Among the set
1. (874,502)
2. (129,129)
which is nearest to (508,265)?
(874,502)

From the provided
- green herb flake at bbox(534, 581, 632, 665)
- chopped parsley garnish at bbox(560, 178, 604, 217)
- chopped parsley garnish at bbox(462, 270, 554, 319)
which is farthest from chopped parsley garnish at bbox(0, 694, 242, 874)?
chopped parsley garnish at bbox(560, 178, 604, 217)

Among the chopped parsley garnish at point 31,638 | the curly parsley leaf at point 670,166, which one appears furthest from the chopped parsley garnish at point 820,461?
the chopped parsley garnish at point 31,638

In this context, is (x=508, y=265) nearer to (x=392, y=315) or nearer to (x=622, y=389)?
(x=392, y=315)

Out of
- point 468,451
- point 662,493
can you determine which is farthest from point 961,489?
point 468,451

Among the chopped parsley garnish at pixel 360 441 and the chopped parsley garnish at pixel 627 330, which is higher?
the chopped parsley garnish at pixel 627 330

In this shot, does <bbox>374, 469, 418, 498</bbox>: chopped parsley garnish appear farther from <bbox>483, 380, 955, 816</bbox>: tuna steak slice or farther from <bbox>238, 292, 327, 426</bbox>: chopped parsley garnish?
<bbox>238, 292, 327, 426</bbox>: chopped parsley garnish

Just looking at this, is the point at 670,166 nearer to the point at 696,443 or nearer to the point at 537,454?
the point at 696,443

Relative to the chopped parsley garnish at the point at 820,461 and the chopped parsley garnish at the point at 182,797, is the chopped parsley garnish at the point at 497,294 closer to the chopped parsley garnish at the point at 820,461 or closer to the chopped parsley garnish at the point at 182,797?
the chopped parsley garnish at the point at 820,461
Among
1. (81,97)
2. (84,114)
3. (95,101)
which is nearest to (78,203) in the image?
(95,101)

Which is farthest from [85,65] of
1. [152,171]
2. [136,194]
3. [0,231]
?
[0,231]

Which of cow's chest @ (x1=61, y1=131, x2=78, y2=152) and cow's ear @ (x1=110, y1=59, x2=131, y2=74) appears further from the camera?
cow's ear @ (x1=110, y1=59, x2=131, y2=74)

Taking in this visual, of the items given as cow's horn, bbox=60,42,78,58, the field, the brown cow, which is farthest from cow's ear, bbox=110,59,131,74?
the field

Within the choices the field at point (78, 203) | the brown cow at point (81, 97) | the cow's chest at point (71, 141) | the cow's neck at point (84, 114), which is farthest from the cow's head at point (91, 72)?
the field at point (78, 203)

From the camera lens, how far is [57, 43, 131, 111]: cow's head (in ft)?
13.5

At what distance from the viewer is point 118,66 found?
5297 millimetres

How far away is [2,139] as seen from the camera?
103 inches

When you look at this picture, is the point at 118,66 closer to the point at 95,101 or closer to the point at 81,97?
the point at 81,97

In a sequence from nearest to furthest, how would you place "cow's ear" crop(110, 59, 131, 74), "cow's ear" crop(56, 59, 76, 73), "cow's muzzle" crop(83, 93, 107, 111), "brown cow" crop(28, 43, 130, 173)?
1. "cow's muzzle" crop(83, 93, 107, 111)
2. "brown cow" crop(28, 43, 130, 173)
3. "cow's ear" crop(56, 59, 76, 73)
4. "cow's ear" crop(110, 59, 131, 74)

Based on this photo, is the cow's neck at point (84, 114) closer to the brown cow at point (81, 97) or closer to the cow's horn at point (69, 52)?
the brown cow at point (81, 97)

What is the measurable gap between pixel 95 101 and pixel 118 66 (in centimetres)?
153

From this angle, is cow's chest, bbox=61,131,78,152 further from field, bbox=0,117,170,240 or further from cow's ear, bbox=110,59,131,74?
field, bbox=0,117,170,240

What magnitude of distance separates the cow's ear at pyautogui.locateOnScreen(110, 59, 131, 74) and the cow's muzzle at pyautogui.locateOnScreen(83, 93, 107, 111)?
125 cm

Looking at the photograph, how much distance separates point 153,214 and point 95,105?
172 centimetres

..........

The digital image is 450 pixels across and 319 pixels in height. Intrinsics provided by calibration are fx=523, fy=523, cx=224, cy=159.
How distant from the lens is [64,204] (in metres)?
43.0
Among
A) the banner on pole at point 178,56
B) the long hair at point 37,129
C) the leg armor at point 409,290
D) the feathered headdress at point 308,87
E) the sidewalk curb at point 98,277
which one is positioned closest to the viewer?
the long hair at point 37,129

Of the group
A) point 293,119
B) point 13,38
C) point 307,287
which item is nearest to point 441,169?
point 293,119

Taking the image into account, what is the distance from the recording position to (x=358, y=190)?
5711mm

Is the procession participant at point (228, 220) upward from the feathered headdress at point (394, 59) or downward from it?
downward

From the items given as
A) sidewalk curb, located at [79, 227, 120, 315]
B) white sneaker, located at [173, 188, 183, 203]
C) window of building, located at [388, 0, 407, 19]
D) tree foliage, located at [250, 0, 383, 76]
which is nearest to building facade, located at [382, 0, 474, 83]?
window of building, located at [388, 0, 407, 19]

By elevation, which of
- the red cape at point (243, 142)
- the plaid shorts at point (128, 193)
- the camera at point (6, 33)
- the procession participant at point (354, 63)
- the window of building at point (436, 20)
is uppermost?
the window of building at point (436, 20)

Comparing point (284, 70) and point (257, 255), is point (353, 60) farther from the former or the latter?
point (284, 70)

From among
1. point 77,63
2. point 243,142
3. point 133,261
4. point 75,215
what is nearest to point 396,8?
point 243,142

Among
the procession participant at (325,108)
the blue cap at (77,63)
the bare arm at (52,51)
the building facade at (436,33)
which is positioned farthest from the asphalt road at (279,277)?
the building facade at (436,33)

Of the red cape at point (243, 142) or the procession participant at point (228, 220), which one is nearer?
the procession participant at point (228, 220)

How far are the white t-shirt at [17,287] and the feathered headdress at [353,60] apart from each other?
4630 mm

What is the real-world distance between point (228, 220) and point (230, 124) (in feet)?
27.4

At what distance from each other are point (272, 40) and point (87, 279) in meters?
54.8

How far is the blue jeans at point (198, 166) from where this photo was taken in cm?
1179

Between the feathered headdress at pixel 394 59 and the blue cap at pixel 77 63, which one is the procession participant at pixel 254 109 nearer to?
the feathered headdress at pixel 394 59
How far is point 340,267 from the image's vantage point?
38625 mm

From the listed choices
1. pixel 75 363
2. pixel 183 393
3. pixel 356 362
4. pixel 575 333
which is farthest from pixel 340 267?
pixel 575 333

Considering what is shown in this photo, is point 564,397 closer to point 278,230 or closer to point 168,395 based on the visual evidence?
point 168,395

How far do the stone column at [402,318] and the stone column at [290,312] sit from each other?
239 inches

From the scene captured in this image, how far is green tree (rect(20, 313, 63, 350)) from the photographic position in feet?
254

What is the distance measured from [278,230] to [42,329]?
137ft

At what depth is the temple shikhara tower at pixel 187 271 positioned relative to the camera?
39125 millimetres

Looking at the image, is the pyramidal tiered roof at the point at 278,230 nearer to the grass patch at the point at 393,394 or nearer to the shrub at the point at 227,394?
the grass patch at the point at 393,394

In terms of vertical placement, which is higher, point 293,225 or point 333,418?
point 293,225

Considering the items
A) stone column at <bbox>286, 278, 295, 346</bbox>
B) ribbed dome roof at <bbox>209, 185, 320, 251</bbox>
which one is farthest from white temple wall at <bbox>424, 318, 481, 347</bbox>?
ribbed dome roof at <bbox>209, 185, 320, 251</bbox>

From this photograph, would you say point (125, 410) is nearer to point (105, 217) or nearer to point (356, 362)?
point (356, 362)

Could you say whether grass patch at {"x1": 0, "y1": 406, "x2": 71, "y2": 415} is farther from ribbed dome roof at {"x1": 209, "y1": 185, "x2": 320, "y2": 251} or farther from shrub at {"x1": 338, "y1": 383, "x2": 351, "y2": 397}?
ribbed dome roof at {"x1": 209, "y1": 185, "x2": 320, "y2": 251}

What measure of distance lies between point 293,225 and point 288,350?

..........

• [TASK REQUIREMENTS]:
Turn the lines of the second block of rows, starting with the line containing "How far do the" and ending with the line containing "39125 millimetres", both included, into a Markdown table with the columns No. and Text. Skip any blank lines.

• [SOLUTION FOR THIS EXERCISE]:
| No. | Text |
|---|---|
| 1 | How far do the stone column at [402,318] and the stone column at [290,312] sit from each other? |
| 2 | 239 inches |
| 3 | From the scene captured in this image, how far is green tree (rect(20, 313, 63, 350)) from the photographic position in feet? |
| 4 | 254 |
| 5 | What is the distance measured from [278,230] to [42,329]? |
| 6 | 137ft |
| 7 | At what depth is the temple shikhara tower at pixel 187 271 positioned relative to the camera? |
| 8 | 39125 millimetres |